Dans les cinq articles précédents, nous avons examiné en détail la photosynthèse, cette machinerie élégante qui transforme la lumière en vie⁵. Nous avons vu ses chaînes d’électrons, ses complexes protéiques, ses distances ajustées à l’ångström, ses géométries « millimétrées » dans l’espace atomique, et les contraintes combinatoires écrasantes qui interdisent l’idée d’une apparition fortuite⁶.
Dans le présent article, nous élargissons le cadre : du fine-tuning cosmique au fine-tuning cellulaire, en montrant que la même logique traverse les deux niveaux : du cosmos jusqu’à la feuille la plus simple⁷.
1. Le réglage fin du cosmos : une fenêtre d’existence infiniment étroite

Depuis plus d’un demi-siècle, physiciens et cosmologistes, croyants, agnostiques ou athées, reconnaissent que l’Univers repose sur un ensemble de constantes physiques réglées à des valeurs extraordinairement précises⁸ : la constante gravitationnelle, la constante cosmologique, la charge du proton, le rapport proton-électron, la force forte et la force faible, la vitesse de la lumière, et des dizaines d’autres⁹. Dans chaque cas, la fenêtre de viabilité est incroyablement mince¹⁰. Une légère variation, parfois de 1 sur 10⁶⁰, 10⁸⁰ ou 10⁻¹²², transforme un univers habitable en un désert stérile et froid, ou en un chaos instable¹¹.

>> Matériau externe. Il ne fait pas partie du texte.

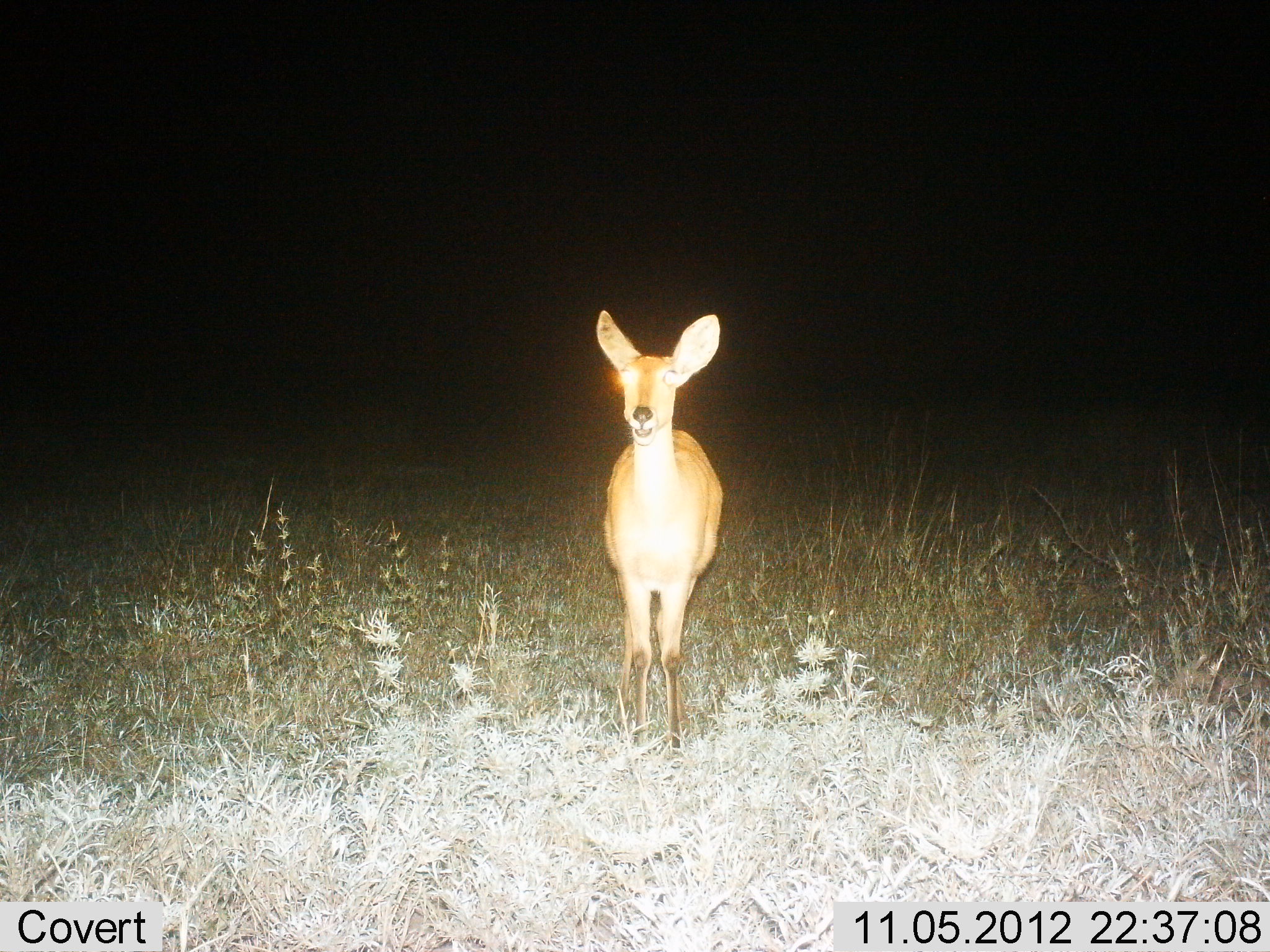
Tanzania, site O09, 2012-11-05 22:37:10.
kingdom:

Ce que montre la cosmologie moderne est simple : l’Univers n’est pas un large plateau de possibilités ; c’est un fil tendu, une trajectoire unique au cœur d’un espace de paramètres où presque toutes les autres valeurs possibles conduiraient à un univers vide et stérile¹². Cette observation a mené à ce qu’on appelle le fine-tuning cosmologique : l’ensemble des paramètres fondamentaux semble avoir été ajusté dans le but de rendre possible l’existence de structures, de chimie et, ultimement, de vie¹³.
2. Le réglage fin biologique : une fenêtre de fonctionnalité encore plus étroite
Le réglage fin biologique : une fenêtre de fonctionnalité encore plus étroite
Ce que l’on découvre en biologie moléculaire est exactement parallèle, mais à une échelle plus intime : l’échelle de l’atome et de la protéine¹⁴. Les articles précédents ont montré que la photosynthèse exige des distances précises à quelques ångströms près entre pigments (la taille d’un atome), une orientation exacte pour que le transfert d’énergie fonctionne (fenêtre angulaire minuscule), un timing ultra-rapide (femto- et picosecondes), des chaînes entières de protéines spécialisées, repliées dans des formes uniques parmi 20^n séquences possibles, et des centres métalliques (comme Mn₄CaO₅) positionnés au dixième d’ångström¹⁵. La moindre déviation stoppe net la fonction. Pas un ralentissement : un effondrement¹⁶.

Autrement dit : la photosynthèse ne fonctionne que dans une fenêtre de précision encore plus étroite que celles observées en cosmologie¹⁷. Dans les deux cas, nous observons le même motif : une viabilité suspendue à un réglage extrêmement précis¹⁸.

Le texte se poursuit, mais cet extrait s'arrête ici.